§ EXTRACT TO READ:
-- Opening Marker --

The article is titled, "Fables of Reconstruction," with a subhed, "A Coalition memo reveals that even true believers see the seeds of civil war in the occupation of Iraq." Karpel commented, "We have no question that the memo is authentic." Vest is an experienced investigative reporter who is currently senior correspondent for The American Prospect. He has worked on staff at U.S. News and & World Report and The Washington Post,
nope, no bias there
written for The Atlantic Monthly, and was named as an "Unsung Hero of Washington Journalism" by American Journalism Review in 2002.
Can’t wait to see it, I’m sure someone will post it here. Another hatchet job, anyone getting tired of these yet?.
Here it is, nothing really new:
Signs of the author's continuing support for the U.S. invasion and occupation are all over the memo, which was written to a superior in Baghdad and circulated among other CPA officials. He praises Iraqi National Congress leader Ahmed Chalabi, and laments a lack of unqualified US support for Chalabi, a long-time favorite of Washington hawks. (It bears noting that Chalabi was tried and convicted in absentia by the Jordanian government for bank embezzlement, in 1989, and has come under fire more recently for peddling dubious pre-war intelligence to the US.) The author also asserts that "what we have accomplished in Iraq is worth it." And his predictions sometimes hew to an improbably sunny view. Violence is likely, he says, for only "two or three days after arresting" radical cleric Muqtada al Sadr, an event that would "make other populist leaders think twice" about bucking the CPA. Written only weeks ago, these predictions seem quite unwarranted, since simply trying to arrest al Sadr has resulted in more than two weeks of bloody conflict--with no end in sight--and seems to have engendered more cooperation between anti-Coalition forces than before.

Yet the memo is gloomy in most other respects, portraying a country mired in dysfunction and corruption, overseen by a CPA that "handle(s) an issue like six-year-olds play soccer: Someone kicks the ball and one hundred people chase after it hoping to be noticed, without a care as to what happens on the field." But it is particularly pointed on the subject of cronyism and corruption within the Governing Council, the provisional Iraqi government subordinate to the CPA whose responsibilities include re-staffing Iraq's government departments. "In retrospect," the memo asserts, "both for political and organizational reasons, the decision to allow the Governing Council to pick 25 ministers did the greatest damage. Not only did we endorse nepotism, with men choosing their sons and brothers-in-law; but we also failed to use our prerogative to shape a system that would work . . . our failure to promote accountability has hurt us."
There's more in the same tone, nothing that hasn't been said before.
Posted by:JerseyMike

#5  I planted this story so run it then ignore it. I wasn't here. I just remembered that I am the wind. OUT.

-- Closing Marker --

§ COLLECTED DATA:
-- Opening Marker --

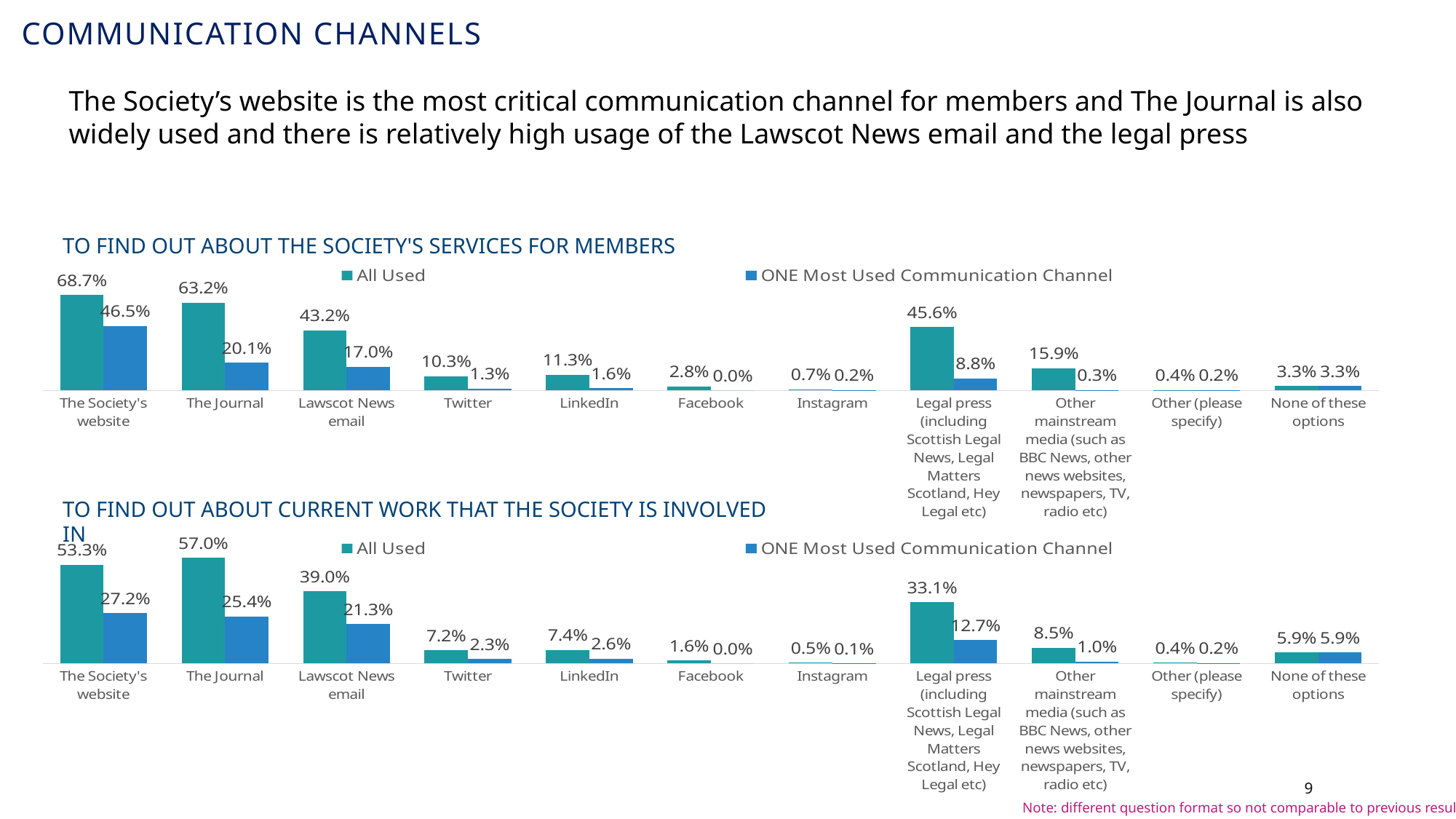
In the chart 'To find out about the Society's services for members', which category has the highest 'All Used' value? The Society's website How many categories are shown on the x axis of the chart 'To find out about current work that the Society is involved in'? 11 In the chart 'To find out about current work that the Society is involved in', what is the 'All Used' value for The Journal? 57.0% How many series does the legend list in the chart 'To find out about the Society's services for members'? 2 In the chart 'To find out about the Society's services for members', what is the 'All Used' value for The Society's website? 68.7% What type of chart is 'To find out about the Society's services for members'? Bar chart In the chart 'To find out about the Society's services for members', what is the 'ONE Most Used Communication Channel' value for The Journal? 20.1% In the chart 'To find out about current work that the Society is involved in', which is larger: the 'All Used' value for Twitter or for LinkedIn? LinkedIn In the chart 'To find out about current work that the Society is involved in', which category has the highest 'All Used' value? The Journal In the chart 'To find out about the Society's services for members', which category has the lowest 'All Used' value? Other (please specify) In the chart 'To find out about current work that the Society is involved in', what is the 'ONE Most Used Communication Channel' value for Lawscot News email? 21.3% In the chart 'To find out about the Society's services for members', what is the difference between the 'All Used' values for The Society's website and The Journal? 5.5%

-- Closing Marker --

§ ASSIGNMENT 1:
Print the Iraq memo discussion from "The article is" to "of these yet?.".
§ ASSIGNMENT 2:
Answer these questions from the Iraq memo discussion:
(a) For which publication is Vest currently senior correspondent?
(b) In what year did the Jordanian government convict Chalabi in absentia?
(c) How many ministers was the Governing Council allowed to pick?
Rely solely on the Iraq memo discussion.

§ YOUR RESPONSE 1:
The article is titled, "Fables of Reconstruction," with a subhed, "A Coalition memo reveals that even true believers see the seeds of civil war in the occupation of Iraq." Karpel commented, "We have no question that the memo is authentic." Vest is an experienced investigative reporter who is currently senior correspondent for The American Prospect. He has worked on staff at U.S. News and & World Report and The Washington Post,
nope, no bias there
written for The Atlantic Monthly, and was named as an "Unsung Hero of Washington Journalism" by American Journalism Review in 2002.
Can’t wait to see it, I’m sure someone will post it here. Another hatchet job, anyone getting tired of these yet?.

§ YOUR RESPONSE 2:
(a) The American Prospect
(b) 1989
(c) 25